Generation X lands the spoils - A new wave of ethnic Malays has discovered the delights of yuppiedom and, despite the critics, is dedicated in its pursuit of the good life

Eric Ellis, Kuala Lumpur

08/23/1994

THE LED Zeppelin classic Dazed and Confused booms out across Kuala Lumpur's Hard Rock Cafe and the 100-strong line queuing to get in.

But inside there is nothing dazed or confused about the way the punters are spending, consuming and partying. We are in the midst of the bumigeois, a thrusting new social class built around Malaysia's majority Malay bumiputra, the princes of the soil.

These are the people who owe their gold Visa cards to the New Economic Policy of Prime Minister Mahathir Mohamad, who came to power promoting preferential treatment for ethnic Malays he felt were left behind by the wealthier merchant classes of Malaysia's Chinese and Indian minorities. Controversial it may be - critics, usually non-Malay, liken it to South Africa's apartheid system - but the NEP has been hugely successful in enriching Malays.

Today, Malaysia is Asia's wealthiest economy outside the four tigers and Brunei's oil-based 'Shellfare state'.

Wealth and Malay-ness are what unites the class that Kuala Lumpur's hottest new magazine Men's Review identifies as Generation X. Aged from 18 to 40, the group's members are getting noticed by advertisers, investors and politicians as a potent force.

Says Men's Review: 'It is beginning to become apparent that they are going to be the generation that will take the country into the 21st century, who will be in charge come 2020.' That is the year Mahathir has designated as Malaysia's industrialised coming of age.

Politically, Generation X are the sons and daughters of Malaysia's custodians of independence. Socially, Men's Review describes them as 'bridging the gap between baby boomers and the MTV generation, this age that blends the two, a confusing concoction of new and old values'.

Itself something of a bumigeois handbook, Men's Review self-consciously describes a typical Malaysian member as 'confidently individualistic' with a 'a broad range of education in both Malay and English' who 'likes to think he is radical, avant garde or profoundly unique'.
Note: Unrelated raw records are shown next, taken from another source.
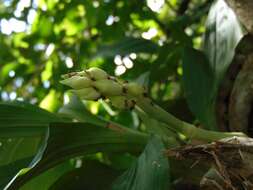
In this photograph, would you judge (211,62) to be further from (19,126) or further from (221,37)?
(19,126)

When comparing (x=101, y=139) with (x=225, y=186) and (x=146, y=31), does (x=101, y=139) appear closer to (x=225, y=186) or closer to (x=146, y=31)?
(x=225, y=186)

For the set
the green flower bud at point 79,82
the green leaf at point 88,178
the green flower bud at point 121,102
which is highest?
the green flower bud at point 79,82

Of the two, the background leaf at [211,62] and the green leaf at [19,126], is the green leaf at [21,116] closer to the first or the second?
the green leaf at [19,126]

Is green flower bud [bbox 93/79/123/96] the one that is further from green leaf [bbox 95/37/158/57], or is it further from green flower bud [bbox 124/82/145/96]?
green leaf [bbox 95/37/158/57]

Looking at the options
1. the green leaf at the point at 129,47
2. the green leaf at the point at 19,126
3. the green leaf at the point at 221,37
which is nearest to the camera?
the green leaf at the point at 19,126

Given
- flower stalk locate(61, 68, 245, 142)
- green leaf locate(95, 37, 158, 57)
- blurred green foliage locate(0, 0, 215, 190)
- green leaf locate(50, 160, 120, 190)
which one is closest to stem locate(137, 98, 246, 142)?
flower stalk locate(61, 68, 245, 142)

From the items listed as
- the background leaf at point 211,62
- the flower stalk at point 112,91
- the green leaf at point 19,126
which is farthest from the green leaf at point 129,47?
the flower stalk at point 112,91

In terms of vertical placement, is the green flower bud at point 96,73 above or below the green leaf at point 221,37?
above
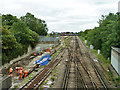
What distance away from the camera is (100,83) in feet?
36.1

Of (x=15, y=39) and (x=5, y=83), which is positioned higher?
(x=15, y=39)

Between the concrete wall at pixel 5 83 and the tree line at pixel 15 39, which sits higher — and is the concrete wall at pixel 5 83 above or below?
below

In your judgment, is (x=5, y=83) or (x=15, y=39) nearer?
(x=5, y=83)

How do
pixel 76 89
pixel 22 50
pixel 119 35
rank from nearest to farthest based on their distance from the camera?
pixel 76 89
pixel 119 35
pixel 22 50

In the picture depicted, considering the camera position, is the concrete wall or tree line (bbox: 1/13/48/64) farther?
tree line (bbox: 1/13/48/64)

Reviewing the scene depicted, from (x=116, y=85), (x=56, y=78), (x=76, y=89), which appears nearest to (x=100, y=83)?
(x=116, y=85)

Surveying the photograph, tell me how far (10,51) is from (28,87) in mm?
8796

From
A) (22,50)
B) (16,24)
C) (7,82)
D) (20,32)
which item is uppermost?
(16,24)

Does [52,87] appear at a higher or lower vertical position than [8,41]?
lower

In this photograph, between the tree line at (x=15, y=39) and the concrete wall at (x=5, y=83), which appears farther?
the tree line at (x=15, y=39)

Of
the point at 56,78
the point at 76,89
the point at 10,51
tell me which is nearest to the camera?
the point at 76,89

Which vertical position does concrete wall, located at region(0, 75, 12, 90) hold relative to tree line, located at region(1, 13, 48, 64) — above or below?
below

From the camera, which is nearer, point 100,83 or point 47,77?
point 100,83

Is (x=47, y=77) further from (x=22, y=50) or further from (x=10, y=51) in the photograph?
(x=22, y=50)
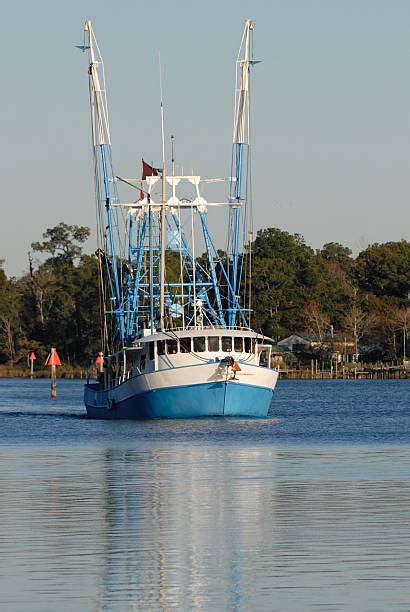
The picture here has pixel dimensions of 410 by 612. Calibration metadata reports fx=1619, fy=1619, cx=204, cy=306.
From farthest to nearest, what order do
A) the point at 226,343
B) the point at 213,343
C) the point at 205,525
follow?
the point at 226,343
the point at 213,343
the point at 205,525

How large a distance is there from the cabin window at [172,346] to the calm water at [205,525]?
1442cm

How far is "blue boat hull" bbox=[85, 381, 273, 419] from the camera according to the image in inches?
2852

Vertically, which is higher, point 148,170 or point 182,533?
point 148,170

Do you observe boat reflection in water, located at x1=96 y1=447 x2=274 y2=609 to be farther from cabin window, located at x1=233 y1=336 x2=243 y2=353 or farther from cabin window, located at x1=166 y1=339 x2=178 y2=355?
cabin window, located at x1=233 y1=336 x2=243 y2=353

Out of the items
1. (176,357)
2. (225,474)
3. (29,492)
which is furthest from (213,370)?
(29,492)

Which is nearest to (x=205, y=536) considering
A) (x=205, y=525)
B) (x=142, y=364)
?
(x=205, y=525)

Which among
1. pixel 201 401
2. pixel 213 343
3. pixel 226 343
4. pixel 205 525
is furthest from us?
pixel 226 343

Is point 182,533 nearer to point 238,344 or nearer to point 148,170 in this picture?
point 238,344

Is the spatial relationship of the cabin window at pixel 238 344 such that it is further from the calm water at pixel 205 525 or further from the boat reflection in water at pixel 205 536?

It goes on: 'He travels for business and pleasure frequently, is anti-sexist in theory but with entrenched old values still hovering about, has little use for contemporary politics unless for gossip, business or a way to improve the quality of life.'

If that all sounds rather shallow, that is because it probably is. Indeed, it is a lifestyle not unlike that which marked the yuppie-ascendant West of the Eighties, an intriguing parallel given Mahathir's open admiration for the yuppies' patron saint, Margaret Thatcher, and his frequent hectoring that the West is in terminal social and moral decay.
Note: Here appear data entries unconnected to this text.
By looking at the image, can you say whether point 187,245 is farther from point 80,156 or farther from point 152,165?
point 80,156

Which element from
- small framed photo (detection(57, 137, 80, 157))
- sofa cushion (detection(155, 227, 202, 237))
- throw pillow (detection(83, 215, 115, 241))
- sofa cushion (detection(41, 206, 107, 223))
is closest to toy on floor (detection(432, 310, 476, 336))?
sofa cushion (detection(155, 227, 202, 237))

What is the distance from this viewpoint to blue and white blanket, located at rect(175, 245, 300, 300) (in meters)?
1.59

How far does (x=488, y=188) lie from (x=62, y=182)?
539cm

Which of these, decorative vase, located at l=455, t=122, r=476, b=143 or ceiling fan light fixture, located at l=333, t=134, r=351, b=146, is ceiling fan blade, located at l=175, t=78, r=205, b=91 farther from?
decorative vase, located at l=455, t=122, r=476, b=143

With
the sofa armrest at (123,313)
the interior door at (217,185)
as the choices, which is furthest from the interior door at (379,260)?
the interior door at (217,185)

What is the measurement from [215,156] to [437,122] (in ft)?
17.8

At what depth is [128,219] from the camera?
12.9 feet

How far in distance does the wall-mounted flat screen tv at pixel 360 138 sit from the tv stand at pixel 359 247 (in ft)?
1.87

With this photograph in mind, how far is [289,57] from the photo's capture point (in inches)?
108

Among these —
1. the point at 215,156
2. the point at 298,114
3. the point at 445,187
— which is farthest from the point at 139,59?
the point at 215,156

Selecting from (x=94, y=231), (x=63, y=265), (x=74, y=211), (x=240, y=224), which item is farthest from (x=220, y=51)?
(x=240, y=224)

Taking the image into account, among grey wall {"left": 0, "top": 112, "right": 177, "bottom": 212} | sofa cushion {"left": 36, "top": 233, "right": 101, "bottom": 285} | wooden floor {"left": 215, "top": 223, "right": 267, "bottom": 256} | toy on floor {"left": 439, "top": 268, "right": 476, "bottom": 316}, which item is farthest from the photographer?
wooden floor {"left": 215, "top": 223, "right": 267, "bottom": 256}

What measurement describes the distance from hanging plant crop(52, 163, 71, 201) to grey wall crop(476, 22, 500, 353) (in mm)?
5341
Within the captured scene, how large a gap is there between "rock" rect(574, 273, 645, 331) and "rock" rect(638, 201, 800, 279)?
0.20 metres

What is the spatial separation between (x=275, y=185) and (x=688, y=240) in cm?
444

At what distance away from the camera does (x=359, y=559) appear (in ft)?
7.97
Just as Thatcherism was spurred on by a colossal bull run, Generation X talk is of shares and champagne, profits, Porsches and Paris. There is easy money to be made out there, simply by knowing a stockbroker or, better still for the Hard Rockin' crowd, being one. At the Hard Rock Cafe, or at Fire, Baze, SAQS, Musictheque or any other trendy capital nightspot - 'KL is wild and it's hot, ' says Men's Review - there are a lot of gold and platinum credit cards in evidence.

There are also a lot of expensive cocktails being drunk, all the more intriguing for a country that, although secular, still stresses its Islamic piety. Generation X'ers even have their own language.

KL's bumigeois tend to get afflicted with periodic bouts of affluenza - 'striking young people who live off inherited wealth' - cured only by spreeing through Kuala Lumpur's fashionable mall, Lot 10, or the Menara Concorde, home of Emporio Armani.

Once outfitted by Armani or DKNY or Versace's Versus, one can look positively GQ. That is as in like the cover of the US magazine of the same name that is a must for the coffee table of any socially aspiring new-collar, an even newer-monied set whose roots are in the kampung, the traditional (and now mostly rejected) Malay village.

NEW-collar have more street cred in KL than lepak, who are the wannabes hanging on the fringes of hotspots frequented by card-carrying Generation X'ers. Where the latter own imported European cars, lepak might drive a Proton with mag wheels.

But the ultimate Generation X term is canggih, a superlative which means anything of excellent quality and describes everything from new Armani jacket to new golf swing.

It is a description more than appropriate for the Malaysian economy ..for the moment at least.